門司港の陸の玄関に当たる門司港駅の駅舎は大正13年に建築されたネオ・ルネッサンス様式の木造2階建ての建物である。戦争により屋根がなくなっていたが、平成31年に修復工事が行われた。そして、駅舎としては全国で初めて国の重要文化財に指定された。

門司港駅は関門トンネルが開通するまでは九州の鉄道の玄関口として賑わった。
現在も鹿児島本線の始発駅ときて活用されている九州最古の現役駅舎である。内部も趣きがあり、平成19年に日本経済新聞社が行った「足を延ばして訪れて見たい駅」のアンケートで全国第1位に選ばれたことがある。

旧大阪商船門司支店

化粧レンガが使用された美しい建物は大正6年に建設された大阪商船の門司支店である。設計は河合幾次、施工は内海鶴松である。

建物は木造の二階建てあるが、一部にレンガ型枠のコンクリート造りで表面はオレンジ色のタイルが使用されている。国の登録有形文化財に登録され、近代化産業遺産に認定されている。門司港レトロで一番気に入ったた近代建築である。

建設当時は、北側は海に面し、専用桟橋から直接乗船可能であった。

旧門司三井倶楽部(~旧門鉄会館)

大正10年に三井物産門司支店の社交クラブとして建築された。設計は松田昌平。

この建物は門司港レトロの開発に合わせて移築されたものである。平成2年に重要文化財に、平成19年には、近代化産業遺産に認定されている。

アインシュタインが宿泊したこともあり2階には当時の状態で「アインシュタインメモリアルルーム」が、門司が出生地の林芙美子の資料室もある。
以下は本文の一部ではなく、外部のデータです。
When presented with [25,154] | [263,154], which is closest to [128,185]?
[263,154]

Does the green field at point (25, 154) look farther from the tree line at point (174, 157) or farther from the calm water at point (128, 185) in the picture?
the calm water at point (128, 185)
1階にはレストラン「三井倶楽部」が入っているが、人気があり混んでいた。私達はここで食事することが出来なかった。

旧門司税関 

明治45年に焼失した門司税関の2代目の庁舎として建設された。設計は大蔵省臨時建築部(妻木頼黄/咲寿栄一)。施工は清水組である。戦争等で痛みがひどかったが、門司港レトロ事業の一環として修復された。近代化産業遺産に認定されている。

北九州市大連友好記念館

この建物も美しいが、北九州市と大連市の友好都市締結15周年を記念して整備された中国の大連にあった東清鉄道汽船会社事務所の複製建築物である。

クラブツーリズムのツアー記録

門司港レトロはクラブツーリズムのツアーで観光したものであり、記録のため、その内容を記載しておく。

北九州空港を出発して30分程度でJR小倉駅に到着する。ここで新幹線で移動の 関西方面からのツアー客と合流する。

小倉駅で新幹線のツアー客を乗せたあと門司レトロに向かう。11時頃門司レトロに到着。ここで昼食も含め1時間40分程度自由時間となった。